SOURCE DOCUMENT:
━━━━━━━━━━
September is likely to be a complicated month on all fronts, from transport to schools and healthcare staff.
The AP-HP strike is mobilizing the 38 hospitals of the Assistance publique - Hôpitaux de Paris against Prime Minister François Bayrou's cost-cutting plan. This large-scale social protest involves 100,000 professionals in 38 hospitals across the Paris region, from nursing staff to administrative and technical teams.
Notice of the strike was given in August, but the movement is not due to start until September 10, when it will converge with an Internet collective's call to blockade the country on that day. The intersyndicale has decided to hold a central AGM on September 5 at 2pm at the Bourse du Travail to coordinate actions.
The date is not chosen at random. On September 8, François Bayrou will commit his government to a vote of confidence in his budget plan before the National Assembly. The unions intend to put pressure on parliamentarians ahead of this crucial deadline.
The unions are firmly opposed to the measures in the Bayrou plan that directly affect public health. Among the major points of contention are the doubling of the annual ceiling on medical deductibles from 50 to 100 euros per insured person, and the abolition of two public holidays.
"There's a real sense of anger," says Nathalie Marchand, General Secretary of the AP-HP's CGT union, in the face of these budget cuts. The unions also point to an unprecedented deterioration in working conditions: mobility, flexibility, non-compliance with schedules imposed on departments.
Hospital staff are also denouncing the extension of outpatient care and the non-replacement of one hospital civil servant in three. For Nathalie Marchand, "we are already owed more than two million unpaid hours", a situation that illustrates the chronic difficulties of the sector.
For the moment, therefore, there's no impact on hospitals in the Paris region, since the strike only begins on September 10. However, an"unlimited strike" is envisaged, likely to mark a historic turning point for the future of public hospitals.
The unions are calling on patients to support this mobilization, considering that several measures aimed at the healthcare sector directly concern them. The increase in medical deductibles and the reform of long-term illnesses (ALD) will have a direct impact on users' out-of-pocket expenses.
This strike is part of a wider context of social protest. The movement could extend beyond the hospital sector, with other sectors such as energy and transport also joining in. The stated aim of the "Les Essentiels" collective is to paralyze the whole of France, in order to force the executive to back down, and if possible obtain the dissolution of the Bayrou government.
The AP-HP, France's leading hospital grouping, finds itself at the heart of a major political tug-of-war between the government and healthcare professionals, in a particularly tense budgetary context.
━━━━━━━━━━
TASK 1:
Based on the article on the AP-HP strike, say yes or no to each statement below and quote the words of the article that decide it. (a) The movement is due to start on September 10. (b) The intersyndicale's central AGM is set for September 8. (c) The Bayrou plan would raise the annual ceiling on medical deductibles from 50 to 100 euros per insured person.
TASK 2:
Reproduce word for word the stretch of the article on the AP-HP strike from "The unions are firmly" through "two public holidays.".

SUPPLIED DATA:
━━━━━━━━━━
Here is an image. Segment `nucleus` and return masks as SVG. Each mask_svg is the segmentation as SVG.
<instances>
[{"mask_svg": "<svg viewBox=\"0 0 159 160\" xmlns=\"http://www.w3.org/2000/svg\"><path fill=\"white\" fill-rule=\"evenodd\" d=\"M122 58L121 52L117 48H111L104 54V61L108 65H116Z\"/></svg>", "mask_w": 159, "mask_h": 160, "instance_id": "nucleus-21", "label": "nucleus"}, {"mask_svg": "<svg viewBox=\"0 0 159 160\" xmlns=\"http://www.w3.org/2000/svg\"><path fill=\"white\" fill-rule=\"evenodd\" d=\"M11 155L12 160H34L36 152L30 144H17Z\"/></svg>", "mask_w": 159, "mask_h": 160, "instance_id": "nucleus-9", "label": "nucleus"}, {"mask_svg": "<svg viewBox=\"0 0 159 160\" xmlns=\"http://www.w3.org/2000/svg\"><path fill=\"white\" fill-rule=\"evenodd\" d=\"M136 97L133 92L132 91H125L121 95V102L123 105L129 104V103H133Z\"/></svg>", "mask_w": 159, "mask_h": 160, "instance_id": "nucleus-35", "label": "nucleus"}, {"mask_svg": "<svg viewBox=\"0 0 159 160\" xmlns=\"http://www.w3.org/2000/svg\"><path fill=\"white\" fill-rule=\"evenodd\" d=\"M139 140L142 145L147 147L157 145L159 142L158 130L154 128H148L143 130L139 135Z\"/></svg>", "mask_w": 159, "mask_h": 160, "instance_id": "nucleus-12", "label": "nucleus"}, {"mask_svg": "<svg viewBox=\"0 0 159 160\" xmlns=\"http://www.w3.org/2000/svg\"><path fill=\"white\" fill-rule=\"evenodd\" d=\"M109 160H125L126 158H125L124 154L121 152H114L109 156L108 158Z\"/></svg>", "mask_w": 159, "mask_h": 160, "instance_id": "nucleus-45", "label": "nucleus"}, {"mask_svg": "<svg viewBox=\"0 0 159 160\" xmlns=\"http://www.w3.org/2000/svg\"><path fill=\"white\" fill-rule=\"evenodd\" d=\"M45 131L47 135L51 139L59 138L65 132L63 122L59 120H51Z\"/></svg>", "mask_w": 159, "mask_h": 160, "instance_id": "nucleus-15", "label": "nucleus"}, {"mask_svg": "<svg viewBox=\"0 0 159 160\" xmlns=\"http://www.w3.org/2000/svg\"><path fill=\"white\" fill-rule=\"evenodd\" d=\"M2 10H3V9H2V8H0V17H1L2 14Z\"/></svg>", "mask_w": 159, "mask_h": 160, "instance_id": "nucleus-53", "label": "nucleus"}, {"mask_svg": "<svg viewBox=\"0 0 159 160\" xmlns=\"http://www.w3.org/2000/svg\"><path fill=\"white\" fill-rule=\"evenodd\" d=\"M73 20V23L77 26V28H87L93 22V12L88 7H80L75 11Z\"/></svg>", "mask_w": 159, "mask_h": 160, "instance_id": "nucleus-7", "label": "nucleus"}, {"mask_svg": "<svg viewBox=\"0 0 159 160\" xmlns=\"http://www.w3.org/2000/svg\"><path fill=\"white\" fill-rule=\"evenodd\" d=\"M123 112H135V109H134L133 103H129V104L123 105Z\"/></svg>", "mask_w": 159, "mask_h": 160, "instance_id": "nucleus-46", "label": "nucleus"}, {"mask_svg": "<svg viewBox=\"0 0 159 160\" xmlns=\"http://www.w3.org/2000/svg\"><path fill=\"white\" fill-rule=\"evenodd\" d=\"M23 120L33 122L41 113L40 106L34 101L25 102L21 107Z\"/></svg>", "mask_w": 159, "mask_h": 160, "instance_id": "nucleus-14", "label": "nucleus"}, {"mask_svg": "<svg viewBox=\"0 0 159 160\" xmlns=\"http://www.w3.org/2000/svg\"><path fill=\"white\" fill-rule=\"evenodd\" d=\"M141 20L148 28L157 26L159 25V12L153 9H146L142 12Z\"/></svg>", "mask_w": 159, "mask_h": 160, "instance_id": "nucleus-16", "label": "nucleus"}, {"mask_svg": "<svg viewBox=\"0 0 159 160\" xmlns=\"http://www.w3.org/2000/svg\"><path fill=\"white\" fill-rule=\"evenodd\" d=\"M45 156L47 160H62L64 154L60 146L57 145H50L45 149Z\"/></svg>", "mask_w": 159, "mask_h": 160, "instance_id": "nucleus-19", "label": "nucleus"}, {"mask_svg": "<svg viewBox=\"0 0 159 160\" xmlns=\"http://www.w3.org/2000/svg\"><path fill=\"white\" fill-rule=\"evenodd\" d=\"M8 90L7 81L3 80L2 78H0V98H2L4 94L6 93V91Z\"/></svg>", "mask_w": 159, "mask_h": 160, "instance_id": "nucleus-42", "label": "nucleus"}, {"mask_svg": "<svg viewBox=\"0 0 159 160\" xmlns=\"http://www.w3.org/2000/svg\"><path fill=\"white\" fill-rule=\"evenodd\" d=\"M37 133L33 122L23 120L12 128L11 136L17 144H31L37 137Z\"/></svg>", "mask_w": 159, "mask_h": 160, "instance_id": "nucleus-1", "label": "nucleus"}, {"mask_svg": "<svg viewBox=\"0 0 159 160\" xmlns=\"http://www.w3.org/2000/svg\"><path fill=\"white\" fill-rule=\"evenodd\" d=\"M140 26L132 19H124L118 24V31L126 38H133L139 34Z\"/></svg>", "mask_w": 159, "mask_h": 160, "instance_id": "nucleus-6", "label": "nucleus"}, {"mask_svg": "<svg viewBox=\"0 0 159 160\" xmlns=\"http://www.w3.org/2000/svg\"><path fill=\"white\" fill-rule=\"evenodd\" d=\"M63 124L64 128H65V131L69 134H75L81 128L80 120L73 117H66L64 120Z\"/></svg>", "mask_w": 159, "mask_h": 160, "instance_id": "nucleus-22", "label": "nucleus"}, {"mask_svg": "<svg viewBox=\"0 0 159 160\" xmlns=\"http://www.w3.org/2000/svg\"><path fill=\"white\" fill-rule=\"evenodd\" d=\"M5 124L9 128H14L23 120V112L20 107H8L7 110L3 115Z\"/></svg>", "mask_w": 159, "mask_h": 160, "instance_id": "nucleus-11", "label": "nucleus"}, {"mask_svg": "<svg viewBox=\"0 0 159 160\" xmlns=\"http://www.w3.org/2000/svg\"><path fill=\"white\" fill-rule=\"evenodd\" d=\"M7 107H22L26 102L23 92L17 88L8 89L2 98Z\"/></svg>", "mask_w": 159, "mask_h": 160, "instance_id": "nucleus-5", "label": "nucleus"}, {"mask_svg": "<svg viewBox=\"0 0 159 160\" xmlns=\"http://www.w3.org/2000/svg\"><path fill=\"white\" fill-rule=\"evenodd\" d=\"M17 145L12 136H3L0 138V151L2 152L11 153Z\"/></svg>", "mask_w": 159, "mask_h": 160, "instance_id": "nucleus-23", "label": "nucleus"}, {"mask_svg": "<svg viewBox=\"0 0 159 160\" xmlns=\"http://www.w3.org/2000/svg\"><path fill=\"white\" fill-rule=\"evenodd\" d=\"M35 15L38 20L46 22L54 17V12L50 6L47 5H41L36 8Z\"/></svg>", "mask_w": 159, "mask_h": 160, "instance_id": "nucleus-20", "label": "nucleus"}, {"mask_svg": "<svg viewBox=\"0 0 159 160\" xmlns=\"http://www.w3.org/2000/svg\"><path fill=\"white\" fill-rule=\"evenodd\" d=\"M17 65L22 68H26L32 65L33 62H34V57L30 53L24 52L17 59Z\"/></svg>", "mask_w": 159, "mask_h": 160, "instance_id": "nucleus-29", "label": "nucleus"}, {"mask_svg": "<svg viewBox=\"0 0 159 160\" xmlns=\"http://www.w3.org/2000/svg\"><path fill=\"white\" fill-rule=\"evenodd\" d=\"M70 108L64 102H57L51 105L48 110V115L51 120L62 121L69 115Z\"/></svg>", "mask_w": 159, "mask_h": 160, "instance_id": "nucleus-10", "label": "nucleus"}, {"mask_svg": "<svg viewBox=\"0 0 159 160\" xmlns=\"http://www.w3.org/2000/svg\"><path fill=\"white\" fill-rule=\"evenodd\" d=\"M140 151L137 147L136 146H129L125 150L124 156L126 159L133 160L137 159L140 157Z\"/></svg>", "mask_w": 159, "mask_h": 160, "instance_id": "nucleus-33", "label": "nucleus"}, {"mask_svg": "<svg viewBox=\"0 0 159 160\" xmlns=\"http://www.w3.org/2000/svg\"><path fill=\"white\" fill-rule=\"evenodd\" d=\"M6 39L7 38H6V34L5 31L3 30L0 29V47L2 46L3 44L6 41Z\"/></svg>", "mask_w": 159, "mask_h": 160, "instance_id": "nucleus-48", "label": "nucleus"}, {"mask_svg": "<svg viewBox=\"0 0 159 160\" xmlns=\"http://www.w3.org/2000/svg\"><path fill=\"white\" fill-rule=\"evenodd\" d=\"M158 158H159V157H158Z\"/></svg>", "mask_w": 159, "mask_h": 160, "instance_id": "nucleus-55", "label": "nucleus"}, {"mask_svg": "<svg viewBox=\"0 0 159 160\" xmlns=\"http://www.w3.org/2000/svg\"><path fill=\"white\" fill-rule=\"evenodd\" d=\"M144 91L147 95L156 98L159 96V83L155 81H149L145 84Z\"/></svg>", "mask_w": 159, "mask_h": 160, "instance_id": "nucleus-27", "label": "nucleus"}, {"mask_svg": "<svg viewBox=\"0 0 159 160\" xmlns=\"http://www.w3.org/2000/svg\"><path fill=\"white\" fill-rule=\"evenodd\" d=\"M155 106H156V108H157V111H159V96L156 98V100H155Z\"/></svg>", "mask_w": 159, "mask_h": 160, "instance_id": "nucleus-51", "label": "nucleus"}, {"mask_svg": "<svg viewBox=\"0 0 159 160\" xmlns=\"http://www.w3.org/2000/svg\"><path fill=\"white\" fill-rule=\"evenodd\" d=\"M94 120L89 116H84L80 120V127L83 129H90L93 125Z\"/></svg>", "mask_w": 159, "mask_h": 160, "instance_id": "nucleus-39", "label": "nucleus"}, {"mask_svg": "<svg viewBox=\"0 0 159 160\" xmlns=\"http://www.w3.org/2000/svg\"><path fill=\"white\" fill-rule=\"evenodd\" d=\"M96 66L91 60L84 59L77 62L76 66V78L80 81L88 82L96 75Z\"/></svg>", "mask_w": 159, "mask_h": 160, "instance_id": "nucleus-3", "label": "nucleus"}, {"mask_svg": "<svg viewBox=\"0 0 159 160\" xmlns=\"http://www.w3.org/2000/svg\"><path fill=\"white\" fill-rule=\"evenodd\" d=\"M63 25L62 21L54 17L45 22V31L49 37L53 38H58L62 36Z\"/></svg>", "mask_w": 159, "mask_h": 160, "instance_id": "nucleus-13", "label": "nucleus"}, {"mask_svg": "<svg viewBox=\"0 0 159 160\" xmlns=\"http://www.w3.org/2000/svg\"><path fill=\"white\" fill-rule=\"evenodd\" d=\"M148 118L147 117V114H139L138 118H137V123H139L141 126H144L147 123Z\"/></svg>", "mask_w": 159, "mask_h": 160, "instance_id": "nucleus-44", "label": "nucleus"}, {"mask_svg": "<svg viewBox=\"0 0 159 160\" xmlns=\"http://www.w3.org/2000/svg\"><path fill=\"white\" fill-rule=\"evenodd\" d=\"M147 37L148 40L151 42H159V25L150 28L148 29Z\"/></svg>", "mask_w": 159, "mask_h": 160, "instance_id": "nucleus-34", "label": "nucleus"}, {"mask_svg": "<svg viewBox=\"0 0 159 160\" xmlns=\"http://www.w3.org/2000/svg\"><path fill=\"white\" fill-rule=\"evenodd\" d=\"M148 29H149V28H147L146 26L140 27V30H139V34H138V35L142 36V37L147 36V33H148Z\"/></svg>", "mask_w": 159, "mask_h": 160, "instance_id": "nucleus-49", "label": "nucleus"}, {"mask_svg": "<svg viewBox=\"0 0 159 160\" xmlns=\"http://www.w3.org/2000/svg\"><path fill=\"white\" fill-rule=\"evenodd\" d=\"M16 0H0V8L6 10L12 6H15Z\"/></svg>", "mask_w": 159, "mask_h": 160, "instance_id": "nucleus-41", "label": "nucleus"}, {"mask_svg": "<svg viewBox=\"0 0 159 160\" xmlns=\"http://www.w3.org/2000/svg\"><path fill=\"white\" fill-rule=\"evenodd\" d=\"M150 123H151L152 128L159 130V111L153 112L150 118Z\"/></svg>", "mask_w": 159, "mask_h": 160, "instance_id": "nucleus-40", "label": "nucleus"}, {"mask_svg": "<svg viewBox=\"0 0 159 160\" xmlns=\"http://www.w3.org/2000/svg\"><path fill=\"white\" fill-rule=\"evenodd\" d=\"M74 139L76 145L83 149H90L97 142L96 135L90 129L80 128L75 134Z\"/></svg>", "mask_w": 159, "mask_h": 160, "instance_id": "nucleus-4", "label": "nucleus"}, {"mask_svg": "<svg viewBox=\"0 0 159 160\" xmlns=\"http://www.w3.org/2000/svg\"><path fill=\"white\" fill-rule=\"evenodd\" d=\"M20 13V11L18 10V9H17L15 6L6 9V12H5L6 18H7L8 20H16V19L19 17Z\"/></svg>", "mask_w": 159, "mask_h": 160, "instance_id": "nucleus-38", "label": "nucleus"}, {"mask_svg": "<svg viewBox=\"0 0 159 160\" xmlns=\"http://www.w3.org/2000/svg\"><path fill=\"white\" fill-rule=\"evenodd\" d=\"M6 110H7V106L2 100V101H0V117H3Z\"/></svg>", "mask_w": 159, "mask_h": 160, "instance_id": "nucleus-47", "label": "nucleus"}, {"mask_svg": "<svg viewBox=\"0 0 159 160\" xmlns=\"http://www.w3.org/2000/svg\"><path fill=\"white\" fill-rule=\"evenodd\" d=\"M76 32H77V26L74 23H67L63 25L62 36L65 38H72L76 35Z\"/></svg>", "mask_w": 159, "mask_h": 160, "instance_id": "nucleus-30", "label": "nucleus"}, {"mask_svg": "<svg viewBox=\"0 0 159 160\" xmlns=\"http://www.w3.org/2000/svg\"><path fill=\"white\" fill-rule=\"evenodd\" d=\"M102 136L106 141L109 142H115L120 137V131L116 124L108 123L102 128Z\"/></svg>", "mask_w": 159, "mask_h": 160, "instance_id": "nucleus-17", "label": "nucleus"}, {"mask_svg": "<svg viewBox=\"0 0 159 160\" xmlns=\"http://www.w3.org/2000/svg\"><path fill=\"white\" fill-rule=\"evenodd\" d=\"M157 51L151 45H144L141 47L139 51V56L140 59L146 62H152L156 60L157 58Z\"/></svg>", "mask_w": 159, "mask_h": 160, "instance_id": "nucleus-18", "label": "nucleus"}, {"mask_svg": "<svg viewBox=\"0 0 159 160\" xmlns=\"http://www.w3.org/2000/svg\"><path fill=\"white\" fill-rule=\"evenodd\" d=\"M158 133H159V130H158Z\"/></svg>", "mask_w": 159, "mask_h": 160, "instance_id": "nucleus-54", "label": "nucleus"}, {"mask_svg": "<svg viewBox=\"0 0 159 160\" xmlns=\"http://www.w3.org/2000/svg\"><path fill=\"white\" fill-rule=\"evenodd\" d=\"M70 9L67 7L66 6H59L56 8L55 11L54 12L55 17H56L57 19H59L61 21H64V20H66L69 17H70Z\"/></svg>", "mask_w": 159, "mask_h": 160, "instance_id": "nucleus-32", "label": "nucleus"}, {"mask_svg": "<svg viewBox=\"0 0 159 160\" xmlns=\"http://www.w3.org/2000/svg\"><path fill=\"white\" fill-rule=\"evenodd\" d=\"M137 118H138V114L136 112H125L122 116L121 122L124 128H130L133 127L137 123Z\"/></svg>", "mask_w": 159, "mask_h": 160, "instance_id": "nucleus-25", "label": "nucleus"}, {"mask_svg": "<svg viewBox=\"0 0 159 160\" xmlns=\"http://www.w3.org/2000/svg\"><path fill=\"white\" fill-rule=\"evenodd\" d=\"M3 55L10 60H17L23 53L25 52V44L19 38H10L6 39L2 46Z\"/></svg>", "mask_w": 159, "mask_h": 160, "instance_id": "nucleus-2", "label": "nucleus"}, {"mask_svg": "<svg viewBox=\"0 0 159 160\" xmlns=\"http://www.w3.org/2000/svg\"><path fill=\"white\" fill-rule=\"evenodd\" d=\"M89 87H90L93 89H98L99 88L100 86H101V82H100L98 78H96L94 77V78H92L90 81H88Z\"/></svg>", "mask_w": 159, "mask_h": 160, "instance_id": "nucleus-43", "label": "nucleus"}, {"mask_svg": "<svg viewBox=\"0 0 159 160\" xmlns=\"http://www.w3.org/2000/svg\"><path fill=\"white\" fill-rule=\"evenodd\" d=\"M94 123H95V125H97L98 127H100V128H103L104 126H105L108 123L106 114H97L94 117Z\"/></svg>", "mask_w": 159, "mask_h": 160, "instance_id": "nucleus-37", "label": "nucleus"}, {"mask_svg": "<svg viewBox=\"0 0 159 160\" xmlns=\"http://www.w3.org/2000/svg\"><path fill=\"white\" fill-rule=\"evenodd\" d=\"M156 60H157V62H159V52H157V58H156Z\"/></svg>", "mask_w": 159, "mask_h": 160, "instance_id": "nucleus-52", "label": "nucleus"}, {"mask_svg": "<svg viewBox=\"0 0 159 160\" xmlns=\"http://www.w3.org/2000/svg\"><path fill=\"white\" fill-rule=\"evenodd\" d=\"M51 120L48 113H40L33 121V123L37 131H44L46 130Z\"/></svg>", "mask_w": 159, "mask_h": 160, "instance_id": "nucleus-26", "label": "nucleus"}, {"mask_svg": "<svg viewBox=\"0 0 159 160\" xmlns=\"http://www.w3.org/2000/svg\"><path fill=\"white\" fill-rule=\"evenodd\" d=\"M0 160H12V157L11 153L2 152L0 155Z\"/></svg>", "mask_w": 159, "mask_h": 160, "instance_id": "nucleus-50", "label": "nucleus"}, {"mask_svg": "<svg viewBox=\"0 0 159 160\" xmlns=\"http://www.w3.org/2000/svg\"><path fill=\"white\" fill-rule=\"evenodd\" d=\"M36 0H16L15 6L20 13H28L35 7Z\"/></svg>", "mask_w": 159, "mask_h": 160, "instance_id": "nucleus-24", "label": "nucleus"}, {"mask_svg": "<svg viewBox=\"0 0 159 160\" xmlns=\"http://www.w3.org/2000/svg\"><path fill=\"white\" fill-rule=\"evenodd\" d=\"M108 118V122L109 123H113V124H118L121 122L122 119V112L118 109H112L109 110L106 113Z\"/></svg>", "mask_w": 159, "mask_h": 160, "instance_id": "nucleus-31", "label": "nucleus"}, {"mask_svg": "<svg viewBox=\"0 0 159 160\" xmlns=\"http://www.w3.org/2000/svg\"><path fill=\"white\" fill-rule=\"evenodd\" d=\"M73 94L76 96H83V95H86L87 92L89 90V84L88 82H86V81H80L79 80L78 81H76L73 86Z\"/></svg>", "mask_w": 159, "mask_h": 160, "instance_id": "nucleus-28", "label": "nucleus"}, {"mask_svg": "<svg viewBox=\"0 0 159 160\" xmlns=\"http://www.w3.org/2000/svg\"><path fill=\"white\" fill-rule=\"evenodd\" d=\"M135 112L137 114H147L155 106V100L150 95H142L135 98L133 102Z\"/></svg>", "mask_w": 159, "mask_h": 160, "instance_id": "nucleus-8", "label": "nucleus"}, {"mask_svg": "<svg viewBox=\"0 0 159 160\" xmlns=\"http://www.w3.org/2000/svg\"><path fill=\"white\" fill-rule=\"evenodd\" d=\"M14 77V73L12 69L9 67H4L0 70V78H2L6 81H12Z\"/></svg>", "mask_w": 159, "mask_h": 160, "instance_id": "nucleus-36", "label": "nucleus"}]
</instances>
━━━━━━━━━━
RESPONSE AREA 1:
(a) Yes: "the movement is not due to start until September 10"
(b) No: "The intersyndicale has decided to hold a central AGM on September 5 at 2pm at the Bourse du Travail"
(c) Yes: "the doubling of the annual ceiling on medical deductibles from 50 to 100 euros per insured person"

RESPONSE AREA 2:
The unions are firmly opposed to the measures in the Bayrou plan that directly affect public health. Among the major points of contention are the doubling of the annual ceiling on medical deductibles from 50 to 100 euros per insured person, and the abolition of two public holidays.